WORK ITEM – Please carry on the article below about the Marty Sanchez Links de Santa Fe golf course, starting after its last sentence.

EXCERPT –
Memory of Marty lives on at Marty Sanchez Links de Santa Fe golf course
It was, like most days around these parts, a good day to play golf.
The weather was great one minute, so-so the next and the fairway grass was, as always, lush in some parts and patchy in others.
Lost in thought that particular afternoon were two men sharing time and space at the Santa Fe Country Club. Father and son, they walked along in silence, still reeling from the death of the son, the brother, who seemed to hold it all together.
Just then, a familiar face strolled up and said something neither man has ever forgotten. It was 1992 and the father-son duo was Lee Sanchez Sr. and Lee Sanchez Jr. The familiar face was then-Santa Fe Mayor Sam Pick.
"One day we're going to build a golf course and name it after Marty," Pick said.
"I'll never forget that," said Sanchez Jr. "My brother had died just three days before that, and everything was so fresh. My dad just looked at Sam and said, 'That would be real nice.' I always think about that."
Pick held true to his word as six years later, not all that long after the Bureau of Land Management sold 1,200 acres to the city to help construct the Municipal Recreation Complex, the Marty Sanchez Links de Santa Fe opened for business in 1998.
Nearly 800,000 rounds of golf later, the course is one of the state's premier facilities and one of the top municipal courses in the region.
All this year, the city is celebrating the 20th anniversary of the course's grand opening by offering special events to entice even more people to head out to the wide open expanse of the Municipal Recreation Complex and put golf clubs to good use. Friday's blustery conditions were no deterrent for dozens of patrons to come out for a mid-day ceremony to honor the course's landmark year.
Yet, as time goes on, fewer and fewer people who set sail on the par-72 tract have much of an idea of who Marty Sanchez actually was. The name is now more of a title than a personal identity, his existence now part of a longer title that's printed across the scorecard clipped to the steering wheel of every golf cart.
Ask locals and they simply refer to the course as "Marty," not giving much thought to who the man actually was or what he was about. There is no bronze statue of him out front, no plaque affixed to the side of the building telling his story.
Even the large framed photo of him behind the pro shop counter is a mystery because it doesn't readily identify the man in mid-follow through as being the namesake of the course.

DATASET EXTRACT –
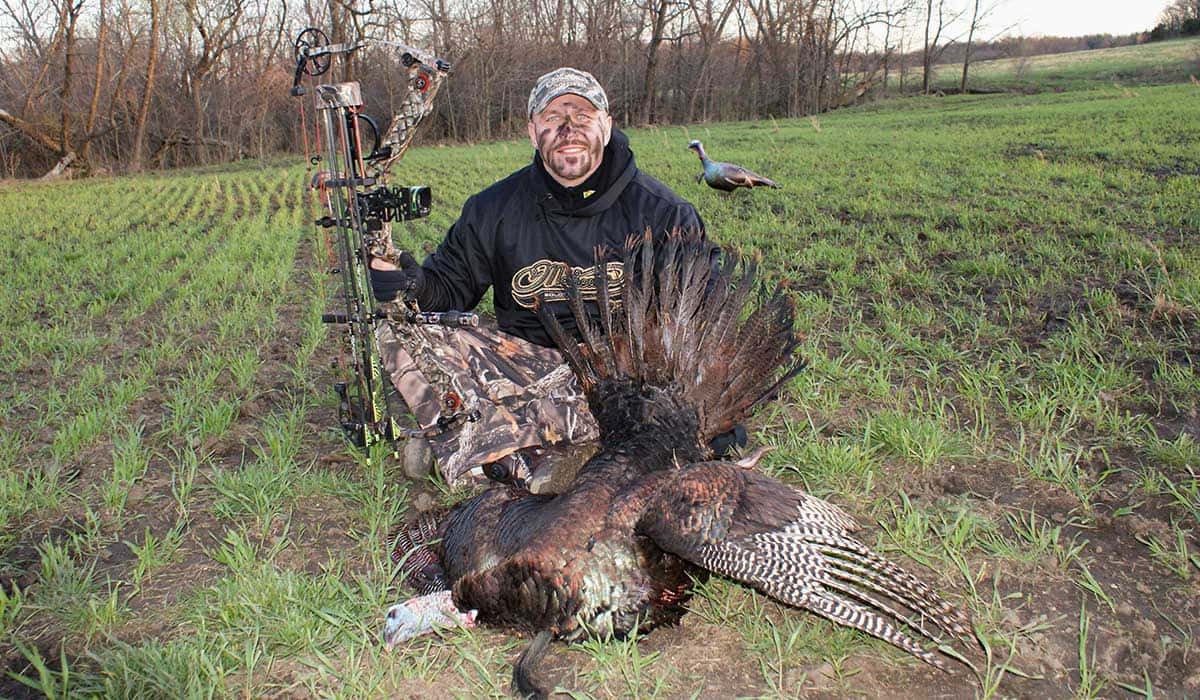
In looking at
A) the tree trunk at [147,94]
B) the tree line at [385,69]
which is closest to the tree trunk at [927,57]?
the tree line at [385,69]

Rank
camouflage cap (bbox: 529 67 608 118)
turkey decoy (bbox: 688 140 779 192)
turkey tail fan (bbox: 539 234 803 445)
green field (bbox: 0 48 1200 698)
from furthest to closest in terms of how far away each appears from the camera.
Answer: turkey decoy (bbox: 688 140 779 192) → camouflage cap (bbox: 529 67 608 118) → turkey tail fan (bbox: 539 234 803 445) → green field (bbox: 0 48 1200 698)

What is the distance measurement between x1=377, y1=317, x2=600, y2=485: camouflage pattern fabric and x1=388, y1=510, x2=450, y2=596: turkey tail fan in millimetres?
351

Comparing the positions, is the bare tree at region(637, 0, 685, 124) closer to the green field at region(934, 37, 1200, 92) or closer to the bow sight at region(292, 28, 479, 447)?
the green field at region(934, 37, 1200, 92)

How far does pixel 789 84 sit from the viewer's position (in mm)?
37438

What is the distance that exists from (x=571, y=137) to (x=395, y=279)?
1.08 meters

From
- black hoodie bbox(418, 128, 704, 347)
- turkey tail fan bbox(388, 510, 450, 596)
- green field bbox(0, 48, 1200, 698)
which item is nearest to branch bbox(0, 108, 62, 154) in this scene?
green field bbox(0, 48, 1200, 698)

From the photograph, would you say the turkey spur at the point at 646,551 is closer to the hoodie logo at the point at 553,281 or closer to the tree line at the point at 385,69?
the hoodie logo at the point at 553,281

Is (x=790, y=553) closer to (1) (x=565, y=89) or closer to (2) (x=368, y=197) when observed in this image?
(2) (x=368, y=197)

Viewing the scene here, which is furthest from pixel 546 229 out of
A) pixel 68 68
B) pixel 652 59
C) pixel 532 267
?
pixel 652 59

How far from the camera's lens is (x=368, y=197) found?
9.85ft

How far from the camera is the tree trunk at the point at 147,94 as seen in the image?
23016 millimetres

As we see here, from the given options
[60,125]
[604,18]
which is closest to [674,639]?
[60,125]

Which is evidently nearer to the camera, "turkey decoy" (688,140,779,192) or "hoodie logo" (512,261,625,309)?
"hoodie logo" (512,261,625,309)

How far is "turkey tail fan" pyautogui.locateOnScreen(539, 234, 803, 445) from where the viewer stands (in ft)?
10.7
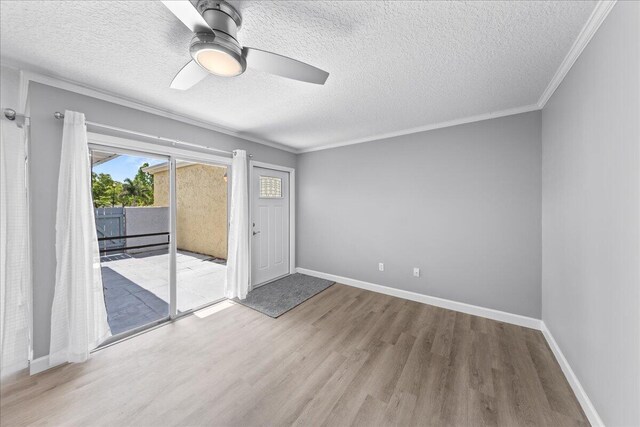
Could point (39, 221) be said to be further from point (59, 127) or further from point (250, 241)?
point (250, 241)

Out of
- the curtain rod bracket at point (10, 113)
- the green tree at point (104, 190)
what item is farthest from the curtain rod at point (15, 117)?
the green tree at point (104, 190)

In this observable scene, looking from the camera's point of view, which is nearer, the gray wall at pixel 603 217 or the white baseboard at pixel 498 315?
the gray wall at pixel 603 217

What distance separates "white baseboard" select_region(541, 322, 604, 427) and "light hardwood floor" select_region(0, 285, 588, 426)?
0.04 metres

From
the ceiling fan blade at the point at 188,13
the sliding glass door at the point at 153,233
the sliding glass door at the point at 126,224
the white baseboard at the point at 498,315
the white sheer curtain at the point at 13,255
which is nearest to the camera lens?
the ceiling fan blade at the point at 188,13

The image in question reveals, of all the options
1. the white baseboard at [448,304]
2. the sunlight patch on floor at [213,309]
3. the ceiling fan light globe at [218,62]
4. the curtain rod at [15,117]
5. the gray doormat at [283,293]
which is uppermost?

ANSWER TO THE PROBLEM –
"I guess you have to wonder if anyone really knows who Marty really was," said Sanchez Jr., Marty's oldest sibling and his only brother.
Sanchez was just 25 years old when he died of cancer in 1992. Diagnosed with a football-sized tumor in his torso in November 1991, he was gone by the following March.
It was a shocking, heartbreaking end for a young man who was the social butterfly among friends and family. Women loved him and friends wanted to be around him.
"It happened so fast that, yeah, it was really hard for everyone to kind of process," Lee said. "He fought so hard but he suffered so much. He was in the hospital and he'd sleep all day but be awake at night. He and I would walk around the halls and I'd see how much pain he was in."
Marty Sanchez was born in Santa Fe, the son of a man whose love for golf was passed along at an early age to all four children. By grade school, he was winning tournaments all over the state, and by high school he was a bona fide star for Santa Fe High, earning a scholarship first to New Mexico Junior College and then Western New Mexico University.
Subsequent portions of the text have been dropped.